Yang lain berpendapat bahwa obat tersebut efektif dalam mencegah malaria dan banyak orang lebih memilih obat tersebut karena lebih murah dan tidak perlu diminum sesering obat alternatif.
“Saya mengonsumsi mefloquine saat bepergian,” kata Dr. kata David Sullivan dari Johns Hopkins Malaria Research Institute. “Untuk 80 persen, 90 persen orang, mereka tidak punya masalah dengan itu.”
Mefloquine masih diresepkan untuk masyarakat yang bepergian dan relawan Peace Corps, yang juga telah mengurangi penggunaannya.
Larangan baru di antara unit komando ini melampaui panduan pejabat tinggi kesehatan Departemen Pertahanan, yang mengatakan penggunaan mefloquine oleh berbagai cabang militer telah dikurangi secara drastis dalam beberapa tahun terakhir, namun masih diberikan kepada pasukan yang tidak dapat menggunakan alternatif lain.
Obat tersebut diberikan kepada 2.417 personel berseragam dan pertahanan sipil serta anggota keluarga dalam tujuh bulan pertama tahun ini, dibandingkan dengan lebih dari 20.000 pada tahun 2009.

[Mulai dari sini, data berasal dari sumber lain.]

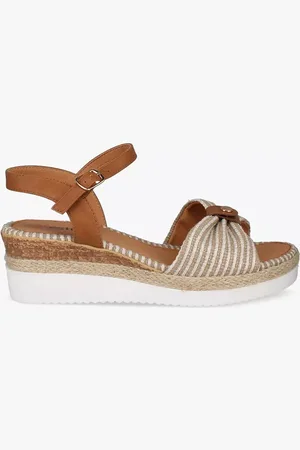 Westland Espi 01 Platform Sandals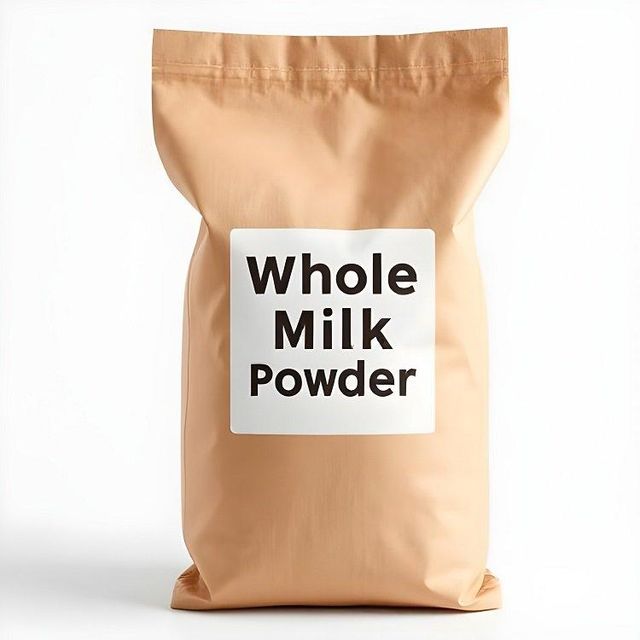 Whole Milk Powder Instant Milk Powder With Excellent Solubility And Nutritional Benefits For Bulk Buyers - Image 4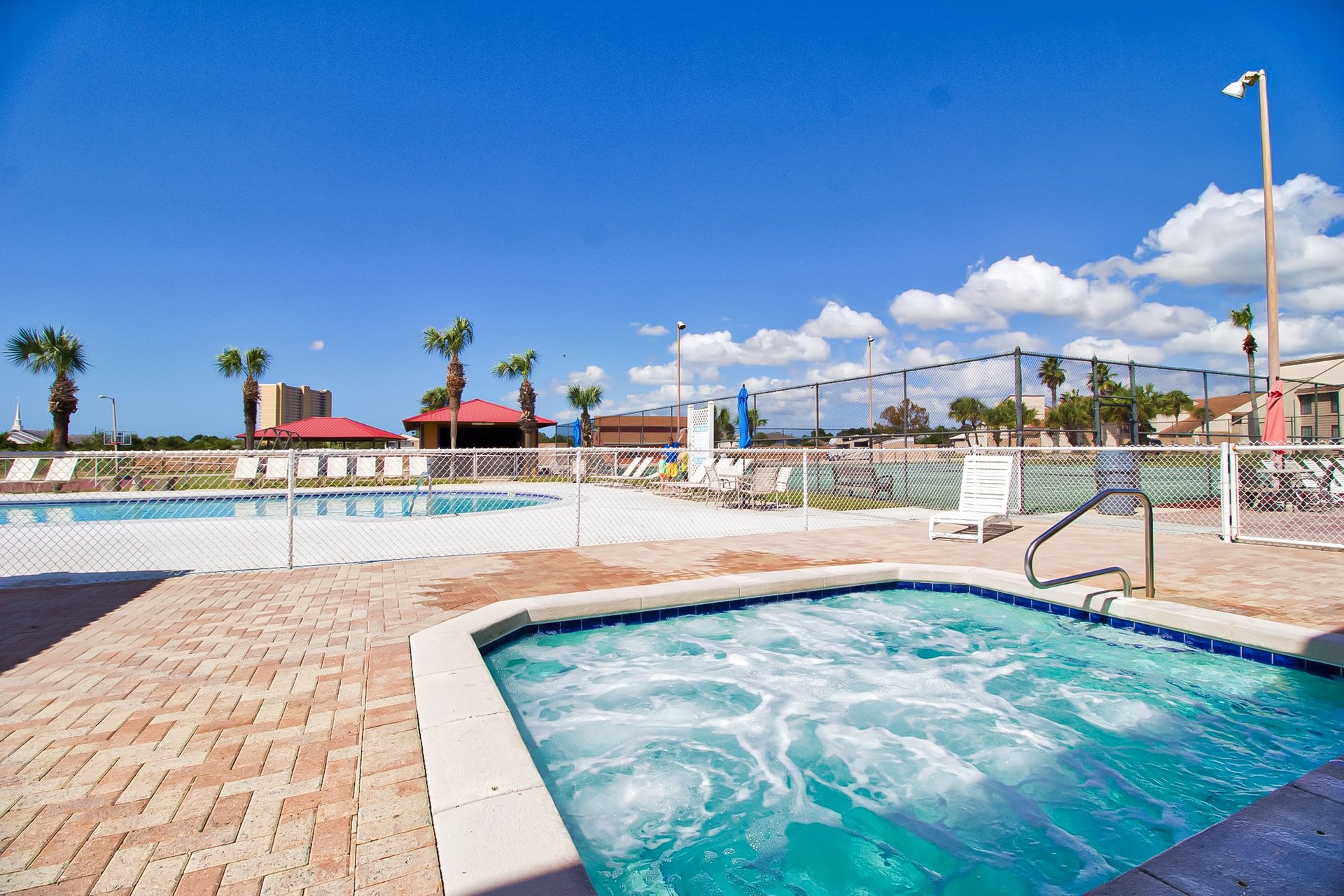 Horizon South 85C 27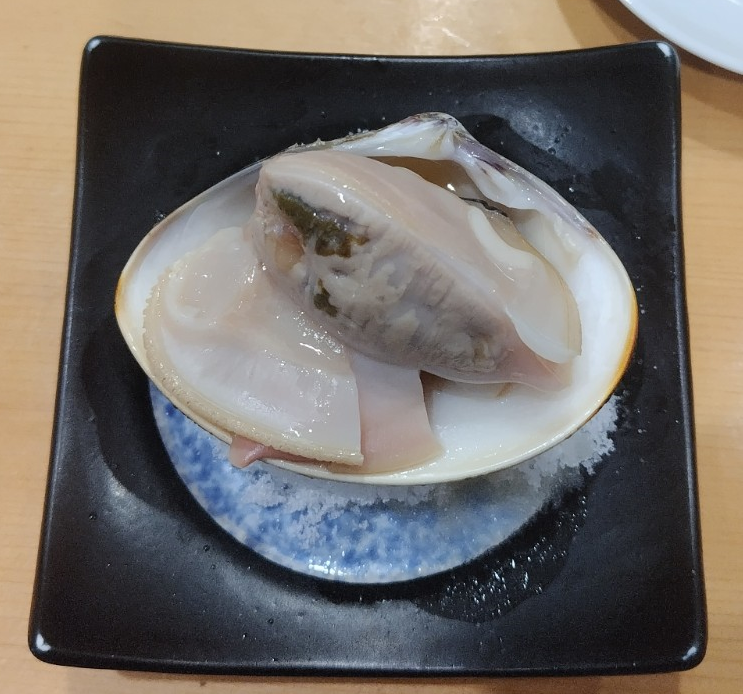 (13)ニシン(鰊、鯡) 青魚は赤の他人のそら似 ニシン目ニシン科ニシン属 - 豊洲おさかな図鑑-今日も寿司大に行ってきました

Pentagon mengatakan mereka tidak memiliki data mengenai jumlah tentara yang mungkin terkena dampak buruk obat tersebut. Namun dua hari setelah pengumuman FDA, departemen tersebut memulai peninjauan “potensi efek neuropsikologis pada anggota militer yang diberi resep mefloquine,” kata Letkol. Cathy Wilkinson, juru bicara pertahanan, mengatakan.
Kajian ini diharapkan selesai pada bulan Januari.